Wed Feb 11 14:21:30 CST 2009
Ryan May wrote:
> On Wed, Feb 11, 2009 at 2:03 PM, Scott David Daniels
> <Scott.Daniels@acm.org <mailto:Scott.Daniels@acm.org>> wrote:
>
> Ryan May wrote:
> > ... Well, here's a patch against gzipstreams.py that changes to
> add the
> > chunks to a list and only add to the string at the very end. See
> if it
> > helps your case. If not, is there somewhere you can put the
> datafile so
> > that we can test with it?
> Well, in your patch, instead of:
> @@ -95,11 +100,12 @@
> data = self.fileobj.read(n_to_fetch)
> self._bytes_read += len(data)
> if data:
> - self.data += self._unzipper.decompress(data)

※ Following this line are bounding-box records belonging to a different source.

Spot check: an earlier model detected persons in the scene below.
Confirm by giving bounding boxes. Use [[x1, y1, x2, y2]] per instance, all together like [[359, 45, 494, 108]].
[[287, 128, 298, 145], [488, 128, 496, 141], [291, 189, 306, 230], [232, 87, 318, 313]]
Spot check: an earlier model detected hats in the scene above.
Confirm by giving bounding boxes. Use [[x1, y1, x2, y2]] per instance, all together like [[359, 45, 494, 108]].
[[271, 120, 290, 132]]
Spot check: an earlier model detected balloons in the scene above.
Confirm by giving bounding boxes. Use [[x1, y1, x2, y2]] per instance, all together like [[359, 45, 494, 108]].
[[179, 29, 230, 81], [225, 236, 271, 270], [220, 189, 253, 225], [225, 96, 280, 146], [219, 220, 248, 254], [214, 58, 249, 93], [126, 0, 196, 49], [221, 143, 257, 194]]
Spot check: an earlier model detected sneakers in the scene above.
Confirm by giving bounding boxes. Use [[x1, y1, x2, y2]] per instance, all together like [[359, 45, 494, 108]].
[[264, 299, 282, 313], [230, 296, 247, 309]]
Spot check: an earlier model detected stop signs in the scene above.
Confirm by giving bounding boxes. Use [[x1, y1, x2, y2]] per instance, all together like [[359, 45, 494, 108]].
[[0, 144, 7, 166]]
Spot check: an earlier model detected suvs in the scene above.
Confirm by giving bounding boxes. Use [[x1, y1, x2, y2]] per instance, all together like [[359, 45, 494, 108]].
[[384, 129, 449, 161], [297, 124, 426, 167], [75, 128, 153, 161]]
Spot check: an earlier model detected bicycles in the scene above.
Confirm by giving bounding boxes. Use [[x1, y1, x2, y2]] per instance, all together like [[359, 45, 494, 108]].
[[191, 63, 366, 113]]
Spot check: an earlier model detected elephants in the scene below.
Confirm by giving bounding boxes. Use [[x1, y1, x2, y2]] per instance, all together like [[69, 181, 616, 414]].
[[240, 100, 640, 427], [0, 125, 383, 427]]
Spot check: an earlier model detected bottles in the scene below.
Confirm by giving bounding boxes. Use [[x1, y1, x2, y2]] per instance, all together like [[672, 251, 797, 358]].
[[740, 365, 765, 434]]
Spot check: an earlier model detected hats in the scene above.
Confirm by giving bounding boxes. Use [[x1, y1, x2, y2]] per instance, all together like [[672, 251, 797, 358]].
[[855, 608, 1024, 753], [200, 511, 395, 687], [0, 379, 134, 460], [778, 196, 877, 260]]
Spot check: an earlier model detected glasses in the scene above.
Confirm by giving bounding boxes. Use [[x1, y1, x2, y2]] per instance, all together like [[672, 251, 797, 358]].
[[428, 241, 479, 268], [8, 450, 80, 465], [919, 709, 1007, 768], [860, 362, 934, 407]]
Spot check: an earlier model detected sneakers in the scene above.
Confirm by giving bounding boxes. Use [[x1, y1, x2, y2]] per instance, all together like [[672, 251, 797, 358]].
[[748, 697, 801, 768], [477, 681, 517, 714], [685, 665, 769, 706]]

> + self_data += self._unzipper.decompress(data)
> if len(data) < n_to_fetch: # hit end of file
> - self.data += self._unzipper.flush()
> + self_data += self._unzipper.flush()
> self.exhausted = True
> break
> + self.data += ''.join(self_data)
>
> Use:
> @@ -95,11 +100,12 @@
> data = self.fileobj.read(n_to_fetch)
> self._bytes_read += len(data)
> if data:
> - self.data += self._unzipper.decompress(data)
> + self_data.append(self._unzipper.decompress(data))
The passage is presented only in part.